Both p-values on the simulator are recomputed live, exactly. The green figure is the two-sided binomial tail — the probability mass of every outcome at least as far from an even split as yours — summed from exact binomial probabilities built up by the recurrence P(k+1) = P(k)·(n−k)/(k+1) (no normal approximation, no library). The orange figure is the Monte-Carlo estimate from the histogram you watched; it converges to the green one, which is the point: a p-value is a counted tail-fraction.

The three anchor numbers — ≈29% (Sellke–Bayarri–Berger), ≈2,400 flips for a 52% coin, ≈92% miss-rate for a 55% coin at n=50 — are each recomputed from first principles, offline, by verify-p-value.mjs (notebook in research/p-value/), and the verifier also drives this page headless to confirm the default reads 0.0569 and that the live exact value matches its own binomial sum to 6 decimals.

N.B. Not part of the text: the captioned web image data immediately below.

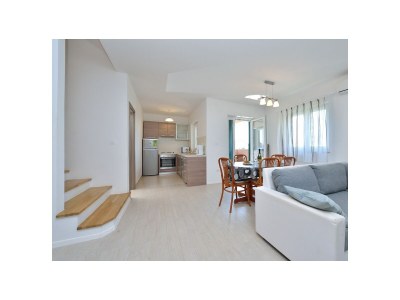 Apartment Two bedroom apartment with terrace Privlaka, Zadar A-23197-a - Outdoor photo 9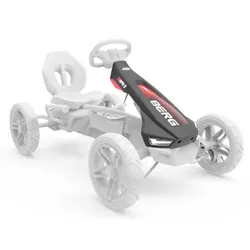 BERG Spoiler für Rally APX Red 2.0 Pedal-Gokarts mit 3-Gang-Schaltung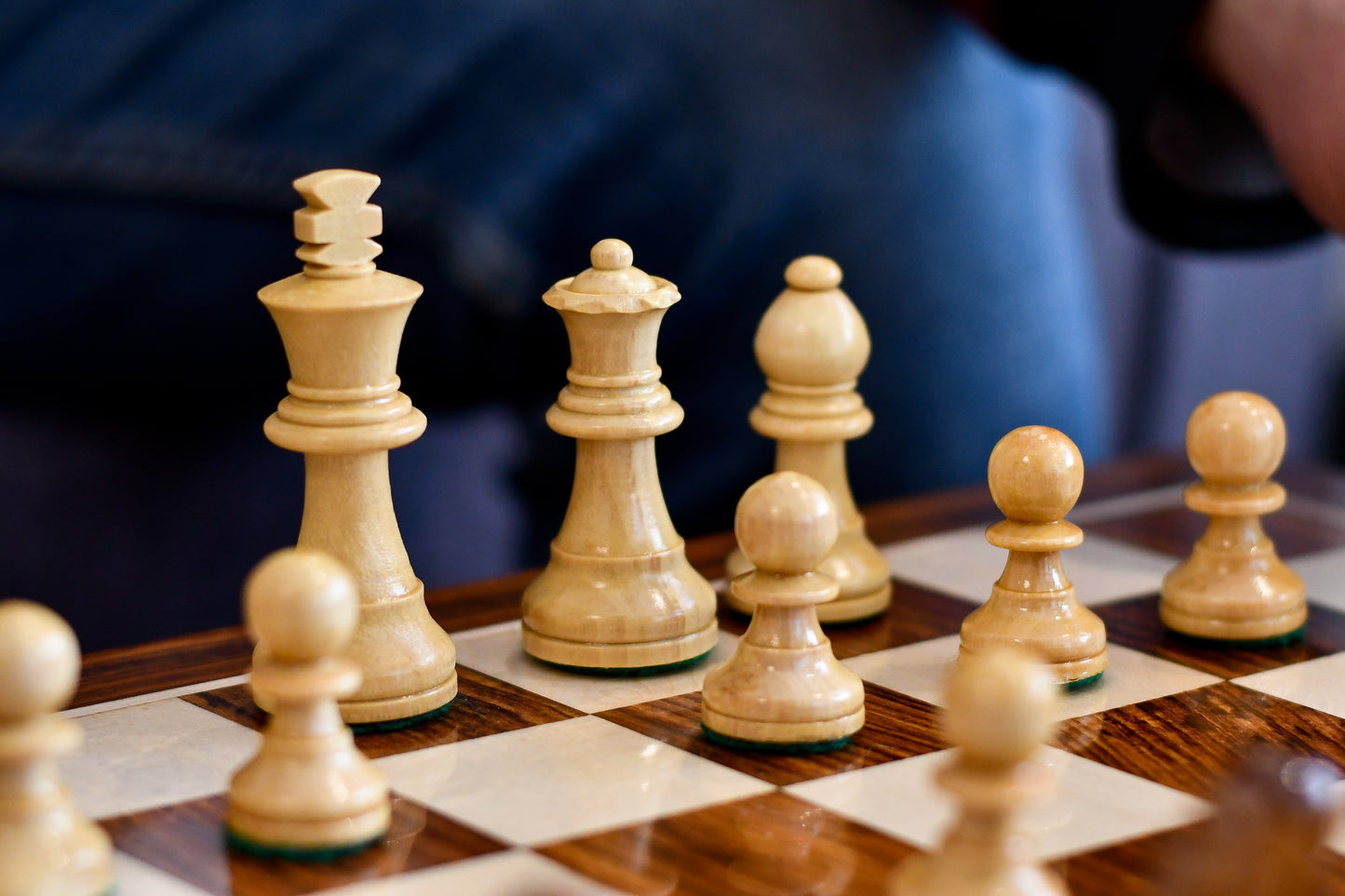 Buy 16" Magnetic Chess Set & Get a FREE 12" Magnetic Chess Set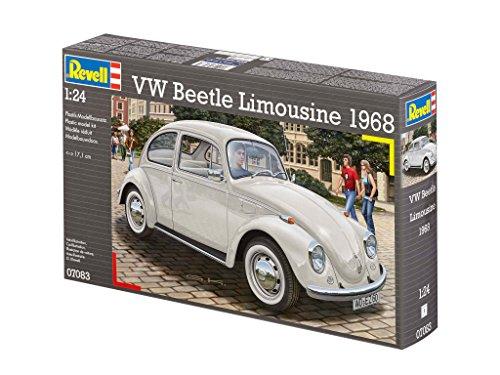 Revell – VW Beetle Limuzinas 1968, 1/24, 07083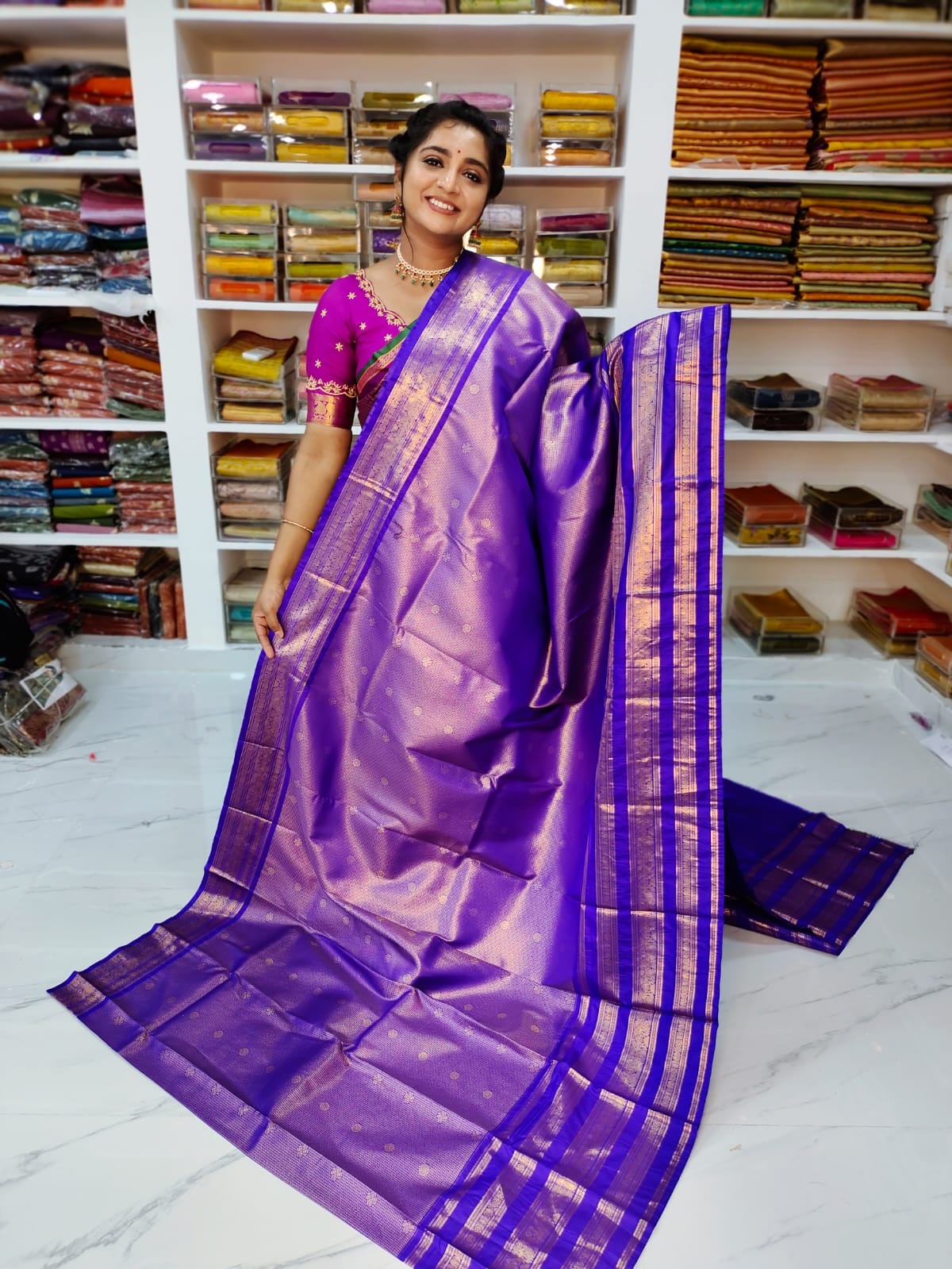 50% offer Valli gadwal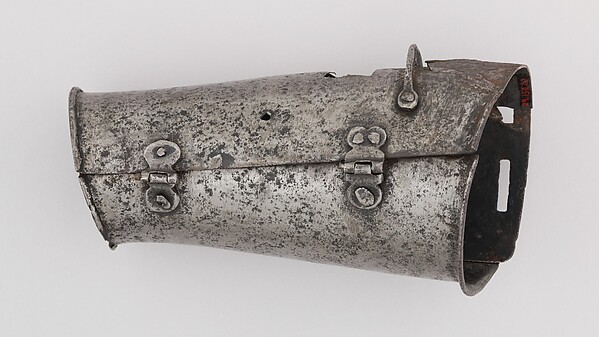 Forearm Defense (Vambrace)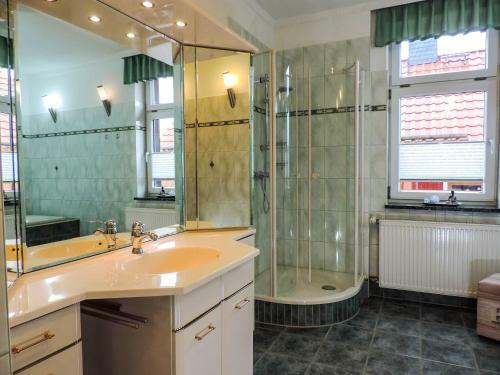 Apartamento Ferienwohnung Zur Backstube
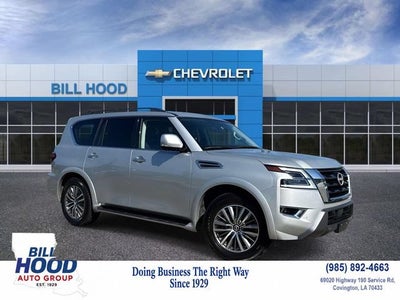 2023 Nissan Armada SL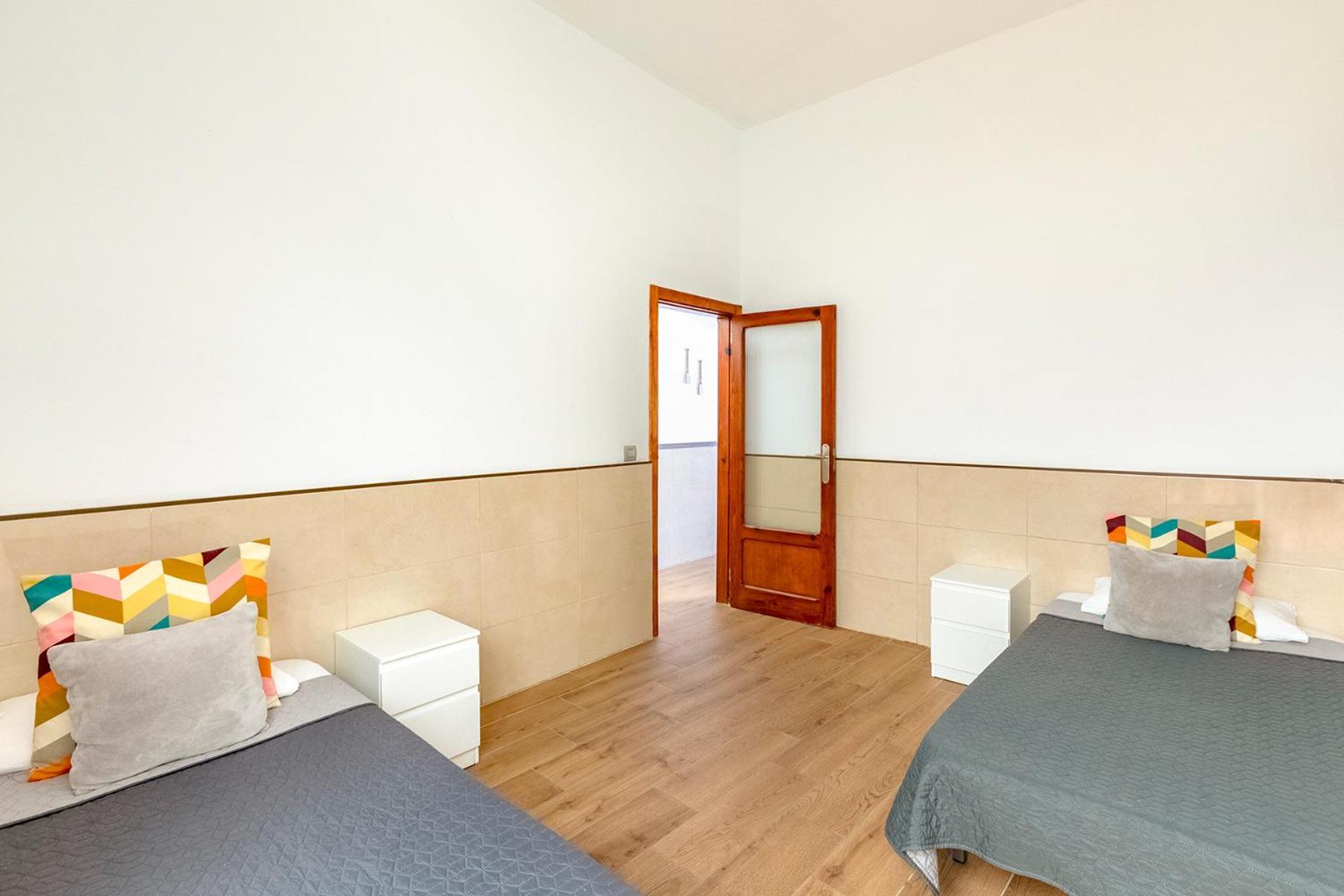 Апартаменты Salinetas Blue Surf House Тельде Экстерьер фото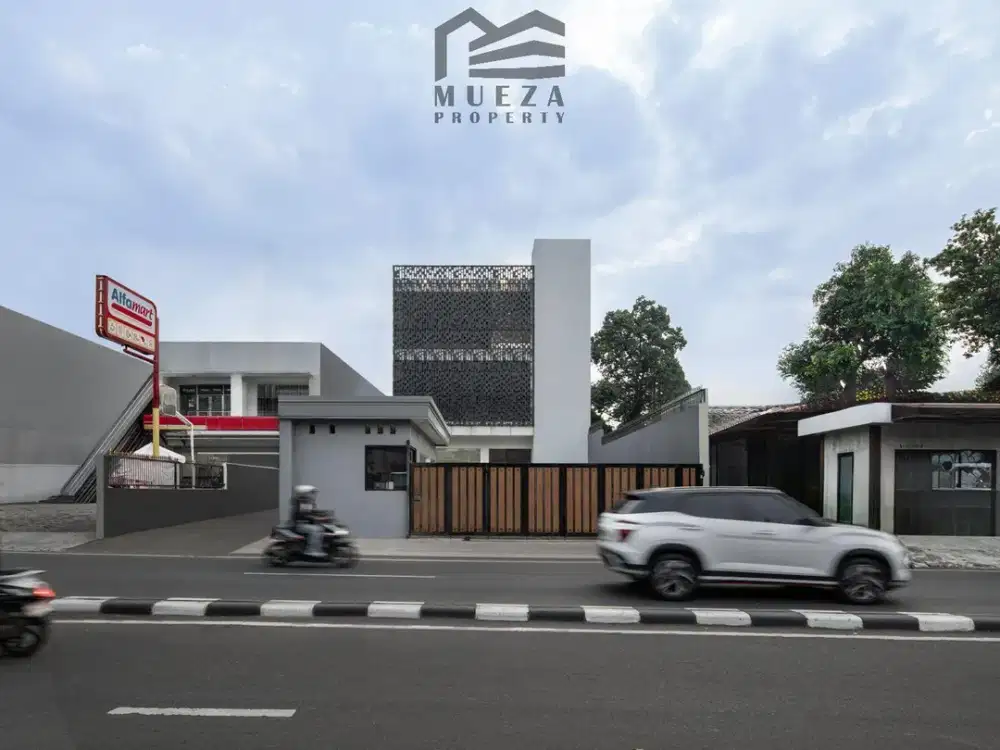 Hot Sale Mini Building at Cilandak KKO - Gedung Baru Lokasi Strategis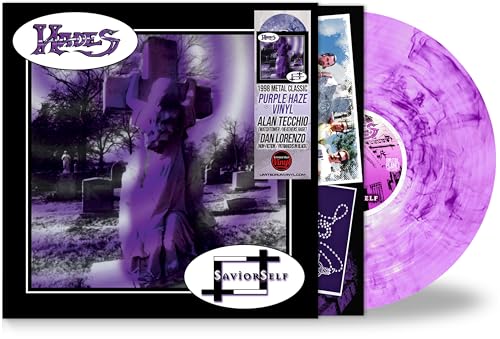 Saviorself- Purple-Import Usa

The conventions, named honestly. "Two-sided" has more than one definition; with a fair-coin null (p₀ = ½) the distribution is symmetric and they all agree, so the figure is unambiguous — we say so rather than hiding the choice. The 29% bound assumes a point null and equal prior odds and is a minimum over a class of alternative priors (real posteriors are often higher). The "2,400 flips" figure assumes you observe exactly the expected count, the cleanest case; real samples scatter. These are conventions of inference, not measurements of the world — flagged so you can see exactly what is claimed.